§ GIVEN INSTRUCTION:
Write out, word for word, every line from the one containing "How far is the" through the last of the lines below, including both of those lines.
[Begin RECORD EXTRACTS]
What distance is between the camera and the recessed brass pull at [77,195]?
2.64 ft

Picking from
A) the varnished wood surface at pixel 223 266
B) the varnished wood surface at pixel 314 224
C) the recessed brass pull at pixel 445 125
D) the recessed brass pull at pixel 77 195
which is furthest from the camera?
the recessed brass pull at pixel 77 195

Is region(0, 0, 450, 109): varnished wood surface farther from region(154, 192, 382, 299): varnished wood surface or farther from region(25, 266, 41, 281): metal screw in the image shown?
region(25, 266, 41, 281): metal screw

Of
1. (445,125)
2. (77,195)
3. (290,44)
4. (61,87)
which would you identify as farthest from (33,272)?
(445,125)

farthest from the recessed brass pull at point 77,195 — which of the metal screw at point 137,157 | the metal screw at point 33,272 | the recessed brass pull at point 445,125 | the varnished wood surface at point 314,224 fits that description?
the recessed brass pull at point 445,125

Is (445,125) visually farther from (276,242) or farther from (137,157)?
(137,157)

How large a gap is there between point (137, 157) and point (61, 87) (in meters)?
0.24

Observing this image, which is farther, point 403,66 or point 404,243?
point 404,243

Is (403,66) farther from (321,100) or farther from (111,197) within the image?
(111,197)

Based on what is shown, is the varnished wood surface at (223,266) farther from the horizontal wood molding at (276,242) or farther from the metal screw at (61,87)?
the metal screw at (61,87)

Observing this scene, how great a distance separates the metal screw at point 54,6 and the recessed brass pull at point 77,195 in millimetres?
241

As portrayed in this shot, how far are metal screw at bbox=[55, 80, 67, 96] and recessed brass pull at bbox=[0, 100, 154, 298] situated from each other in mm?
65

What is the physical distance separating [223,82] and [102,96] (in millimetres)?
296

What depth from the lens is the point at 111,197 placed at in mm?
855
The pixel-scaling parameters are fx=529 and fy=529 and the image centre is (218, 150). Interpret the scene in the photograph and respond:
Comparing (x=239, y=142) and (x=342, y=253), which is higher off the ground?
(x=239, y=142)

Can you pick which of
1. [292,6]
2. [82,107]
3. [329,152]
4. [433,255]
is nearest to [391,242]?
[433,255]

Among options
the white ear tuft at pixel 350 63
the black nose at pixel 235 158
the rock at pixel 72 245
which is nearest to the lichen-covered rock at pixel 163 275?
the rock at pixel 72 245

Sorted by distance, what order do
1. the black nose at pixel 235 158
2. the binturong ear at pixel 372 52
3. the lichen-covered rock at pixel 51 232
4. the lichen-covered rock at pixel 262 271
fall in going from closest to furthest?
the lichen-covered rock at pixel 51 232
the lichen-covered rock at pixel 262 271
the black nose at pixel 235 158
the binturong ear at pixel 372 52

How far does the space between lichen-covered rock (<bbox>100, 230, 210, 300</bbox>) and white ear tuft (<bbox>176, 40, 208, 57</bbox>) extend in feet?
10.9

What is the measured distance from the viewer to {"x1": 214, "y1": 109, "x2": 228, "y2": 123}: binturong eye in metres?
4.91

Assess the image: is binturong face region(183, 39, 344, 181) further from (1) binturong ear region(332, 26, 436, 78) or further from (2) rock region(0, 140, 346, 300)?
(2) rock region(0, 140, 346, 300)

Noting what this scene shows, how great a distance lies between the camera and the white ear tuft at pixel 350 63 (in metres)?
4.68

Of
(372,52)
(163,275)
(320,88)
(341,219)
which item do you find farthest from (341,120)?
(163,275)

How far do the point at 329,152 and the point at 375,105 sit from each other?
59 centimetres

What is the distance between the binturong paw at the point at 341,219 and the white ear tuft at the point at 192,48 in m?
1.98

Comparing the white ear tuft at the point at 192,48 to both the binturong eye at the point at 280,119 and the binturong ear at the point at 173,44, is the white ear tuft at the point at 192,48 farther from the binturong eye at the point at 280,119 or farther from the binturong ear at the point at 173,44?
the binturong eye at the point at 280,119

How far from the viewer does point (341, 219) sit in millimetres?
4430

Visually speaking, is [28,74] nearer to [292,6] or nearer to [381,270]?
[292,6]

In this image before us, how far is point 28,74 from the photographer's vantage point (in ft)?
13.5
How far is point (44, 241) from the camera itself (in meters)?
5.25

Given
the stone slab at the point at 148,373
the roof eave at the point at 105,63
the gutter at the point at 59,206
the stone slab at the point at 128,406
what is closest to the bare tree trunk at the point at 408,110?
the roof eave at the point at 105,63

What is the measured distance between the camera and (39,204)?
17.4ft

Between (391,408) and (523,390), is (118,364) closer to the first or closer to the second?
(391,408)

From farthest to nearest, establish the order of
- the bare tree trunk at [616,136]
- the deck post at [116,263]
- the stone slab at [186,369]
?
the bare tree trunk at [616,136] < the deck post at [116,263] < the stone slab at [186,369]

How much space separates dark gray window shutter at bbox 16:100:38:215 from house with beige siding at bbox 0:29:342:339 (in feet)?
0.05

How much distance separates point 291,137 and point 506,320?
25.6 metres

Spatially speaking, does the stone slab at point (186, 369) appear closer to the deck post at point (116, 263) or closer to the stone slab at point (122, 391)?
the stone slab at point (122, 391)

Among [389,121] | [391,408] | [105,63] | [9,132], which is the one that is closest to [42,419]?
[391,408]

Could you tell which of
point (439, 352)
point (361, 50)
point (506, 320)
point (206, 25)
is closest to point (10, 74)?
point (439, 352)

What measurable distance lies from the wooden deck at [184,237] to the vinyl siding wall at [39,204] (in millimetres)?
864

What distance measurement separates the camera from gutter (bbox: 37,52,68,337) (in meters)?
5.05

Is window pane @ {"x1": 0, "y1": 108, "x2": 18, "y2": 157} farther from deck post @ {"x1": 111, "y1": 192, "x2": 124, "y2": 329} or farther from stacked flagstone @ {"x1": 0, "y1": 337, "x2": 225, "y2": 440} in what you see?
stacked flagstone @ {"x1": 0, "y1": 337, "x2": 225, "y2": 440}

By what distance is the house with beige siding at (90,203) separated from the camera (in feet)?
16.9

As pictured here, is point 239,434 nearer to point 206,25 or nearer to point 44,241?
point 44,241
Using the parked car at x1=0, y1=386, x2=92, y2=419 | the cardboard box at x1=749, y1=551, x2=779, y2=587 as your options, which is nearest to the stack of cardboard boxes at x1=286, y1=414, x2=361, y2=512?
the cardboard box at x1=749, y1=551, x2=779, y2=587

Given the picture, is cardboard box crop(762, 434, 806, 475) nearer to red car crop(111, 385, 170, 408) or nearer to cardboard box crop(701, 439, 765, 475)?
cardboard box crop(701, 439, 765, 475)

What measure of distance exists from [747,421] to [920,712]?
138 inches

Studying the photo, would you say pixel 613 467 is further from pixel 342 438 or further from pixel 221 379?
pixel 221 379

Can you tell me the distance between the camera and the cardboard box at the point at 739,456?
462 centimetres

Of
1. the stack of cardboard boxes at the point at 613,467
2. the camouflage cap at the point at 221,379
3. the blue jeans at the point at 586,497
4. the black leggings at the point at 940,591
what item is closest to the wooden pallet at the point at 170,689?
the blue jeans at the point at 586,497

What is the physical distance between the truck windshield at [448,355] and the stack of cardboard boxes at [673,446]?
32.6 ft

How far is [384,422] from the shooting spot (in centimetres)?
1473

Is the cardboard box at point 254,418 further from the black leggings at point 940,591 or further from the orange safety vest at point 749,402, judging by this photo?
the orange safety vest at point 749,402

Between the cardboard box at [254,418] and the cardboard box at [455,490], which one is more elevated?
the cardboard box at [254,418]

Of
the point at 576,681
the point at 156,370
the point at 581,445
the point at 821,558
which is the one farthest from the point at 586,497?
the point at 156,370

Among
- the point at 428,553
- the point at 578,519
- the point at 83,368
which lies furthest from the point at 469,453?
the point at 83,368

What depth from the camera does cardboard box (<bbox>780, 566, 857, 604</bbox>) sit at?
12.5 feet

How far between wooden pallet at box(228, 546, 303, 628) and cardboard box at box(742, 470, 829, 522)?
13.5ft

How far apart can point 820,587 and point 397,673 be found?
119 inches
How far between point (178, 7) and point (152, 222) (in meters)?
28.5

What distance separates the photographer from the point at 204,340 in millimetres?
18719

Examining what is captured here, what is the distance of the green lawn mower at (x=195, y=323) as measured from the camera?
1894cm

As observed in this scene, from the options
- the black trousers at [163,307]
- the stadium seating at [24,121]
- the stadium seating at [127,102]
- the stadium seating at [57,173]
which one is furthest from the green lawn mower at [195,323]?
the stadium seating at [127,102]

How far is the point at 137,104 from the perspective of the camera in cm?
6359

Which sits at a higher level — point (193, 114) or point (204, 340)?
[End RECORD EXTRACTS]
§ RESPONSE FOR THIS EXERCISE:
How far is the point at 137,104 from the perspective of the camera in cm?
6359

Which sits at a higher level — point (193, 114) or point (204, 340)?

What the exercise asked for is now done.